YOUR INSTRUCTIONS
Set out the material as a Markdown table with the columns Row and Line, giving each line its own numbered row and skipping blank lines. Begin at the start of the material, stop after the line that contains "Answer: the point", and leave the pictures out.
========================
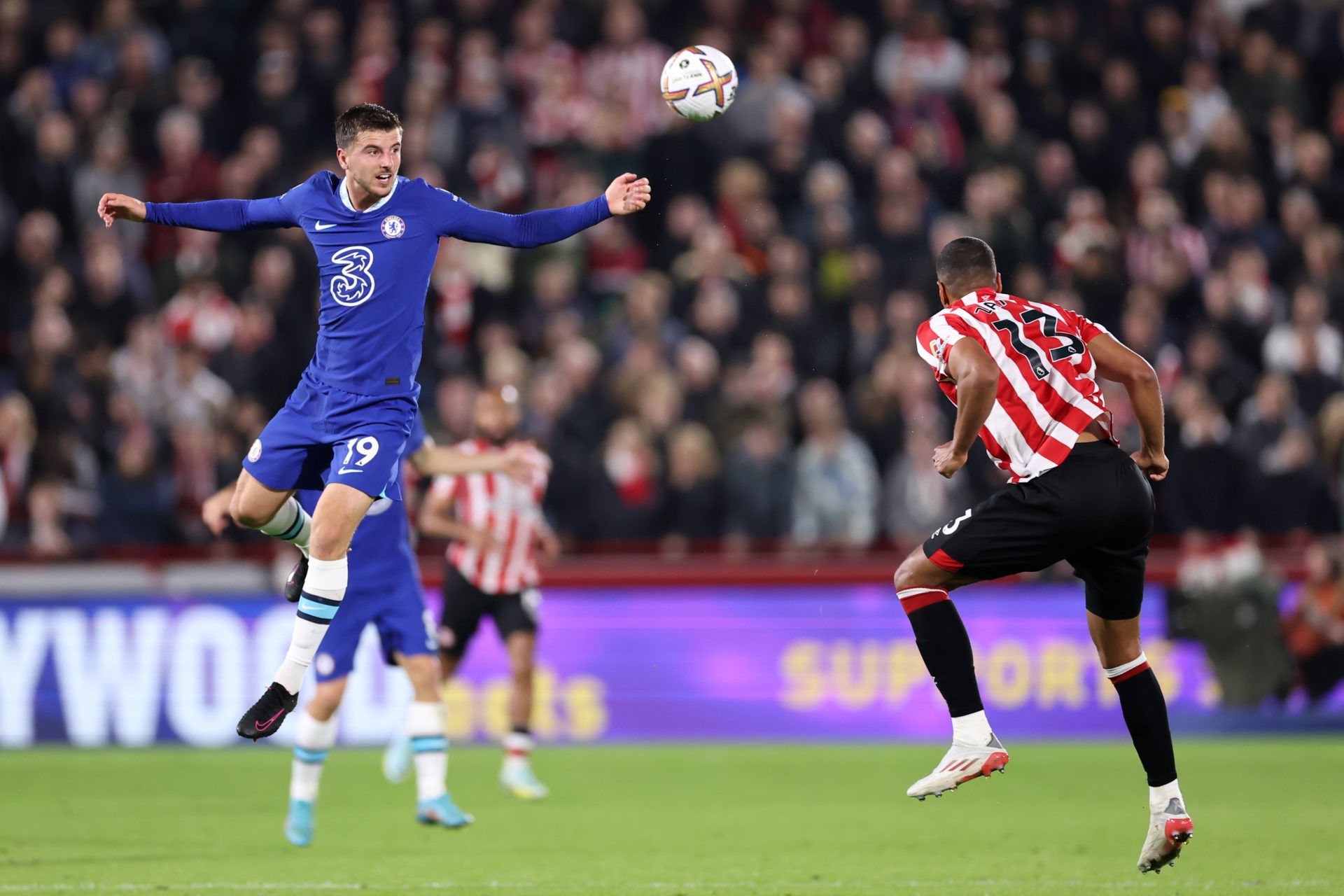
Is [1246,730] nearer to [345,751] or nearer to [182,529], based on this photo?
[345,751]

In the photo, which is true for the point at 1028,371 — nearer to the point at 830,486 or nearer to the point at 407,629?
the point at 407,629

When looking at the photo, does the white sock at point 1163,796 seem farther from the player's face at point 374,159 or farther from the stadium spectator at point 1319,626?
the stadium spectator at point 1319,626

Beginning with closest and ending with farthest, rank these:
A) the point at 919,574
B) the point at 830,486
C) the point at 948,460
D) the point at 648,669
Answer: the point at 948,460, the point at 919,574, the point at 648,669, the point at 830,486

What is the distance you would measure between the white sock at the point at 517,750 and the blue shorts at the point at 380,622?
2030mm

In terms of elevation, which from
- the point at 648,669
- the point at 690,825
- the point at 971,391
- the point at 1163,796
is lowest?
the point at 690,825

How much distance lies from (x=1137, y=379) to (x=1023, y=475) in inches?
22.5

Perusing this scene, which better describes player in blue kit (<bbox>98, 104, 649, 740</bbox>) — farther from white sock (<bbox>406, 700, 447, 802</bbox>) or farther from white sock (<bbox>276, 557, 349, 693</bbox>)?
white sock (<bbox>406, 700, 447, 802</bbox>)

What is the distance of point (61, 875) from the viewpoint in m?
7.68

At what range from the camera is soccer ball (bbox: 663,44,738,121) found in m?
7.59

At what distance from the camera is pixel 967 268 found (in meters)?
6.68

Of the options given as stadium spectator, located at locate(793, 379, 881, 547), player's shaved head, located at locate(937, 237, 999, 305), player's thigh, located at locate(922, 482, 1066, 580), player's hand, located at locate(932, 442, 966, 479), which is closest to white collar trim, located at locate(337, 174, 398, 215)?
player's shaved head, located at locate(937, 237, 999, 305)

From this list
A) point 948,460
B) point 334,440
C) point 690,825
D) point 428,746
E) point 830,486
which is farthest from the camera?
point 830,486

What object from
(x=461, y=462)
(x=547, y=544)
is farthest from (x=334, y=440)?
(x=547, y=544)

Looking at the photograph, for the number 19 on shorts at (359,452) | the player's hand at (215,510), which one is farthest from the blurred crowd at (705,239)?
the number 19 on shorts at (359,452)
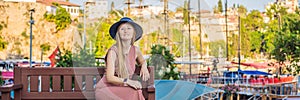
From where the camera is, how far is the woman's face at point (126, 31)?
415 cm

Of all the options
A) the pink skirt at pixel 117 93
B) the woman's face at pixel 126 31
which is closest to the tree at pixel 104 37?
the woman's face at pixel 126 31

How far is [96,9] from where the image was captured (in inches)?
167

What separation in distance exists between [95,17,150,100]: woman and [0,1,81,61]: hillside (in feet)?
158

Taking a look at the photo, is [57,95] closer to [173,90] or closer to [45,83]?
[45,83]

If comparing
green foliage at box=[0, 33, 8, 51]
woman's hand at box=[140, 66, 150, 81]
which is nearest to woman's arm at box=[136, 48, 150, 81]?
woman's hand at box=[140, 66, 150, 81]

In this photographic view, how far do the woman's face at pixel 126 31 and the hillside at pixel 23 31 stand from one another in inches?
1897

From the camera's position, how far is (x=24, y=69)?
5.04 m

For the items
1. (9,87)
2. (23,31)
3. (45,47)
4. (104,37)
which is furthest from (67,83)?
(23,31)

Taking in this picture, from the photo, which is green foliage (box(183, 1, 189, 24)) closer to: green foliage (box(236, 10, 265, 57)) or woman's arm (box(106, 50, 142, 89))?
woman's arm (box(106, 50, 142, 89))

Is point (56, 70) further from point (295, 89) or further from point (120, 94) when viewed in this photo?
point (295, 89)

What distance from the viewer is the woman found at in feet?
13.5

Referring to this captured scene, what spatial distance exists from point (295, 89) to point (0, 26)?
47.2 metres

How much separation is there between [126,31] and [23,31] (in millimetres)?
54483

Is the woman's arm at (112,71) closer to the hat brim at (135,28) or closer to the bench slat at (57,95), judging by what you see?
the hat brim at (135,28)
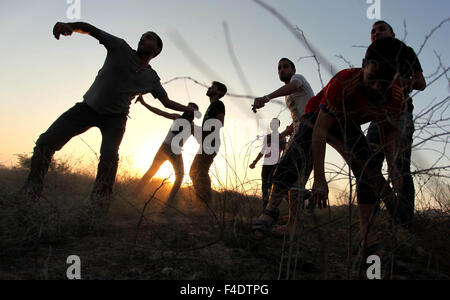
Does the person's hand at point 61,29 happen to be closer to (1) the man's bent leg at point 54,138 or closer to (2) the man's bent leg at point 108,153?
========================
THE RESPONSE
| Row | Line |
|---|---|
| 1 | Is [1246,730] nearer to [345,751] or nearer to [182,529], based on this photo? |
| 2 | [345,751] |
| 3 | In the photo, which is true for the point at 1028,371 — nearer to the point at 830,486 or nearer to the point at 407,629? |
| 4 | the point at 407,629 |
| 5 | When looking at the photo, does the white sock at point 1163,796 seem farther from the player's face at point 374,159 or farther from the stadium spectator at point 1319,626? |
| 6 | the stadium spectator at point 1319,626 |
| 7 | Beginning with closest and ending with farthest, rank these: |
| 8 | A) the point at 919,574 |
| 9 | B) the point at 830,486 |
| 10 | C) the point at 948,460 |
| 11 | D) the point at 648,669 |
| 12 | Answer: the point at 948,460, the point at 919,574, the point at 648,669, the point at 830,486 |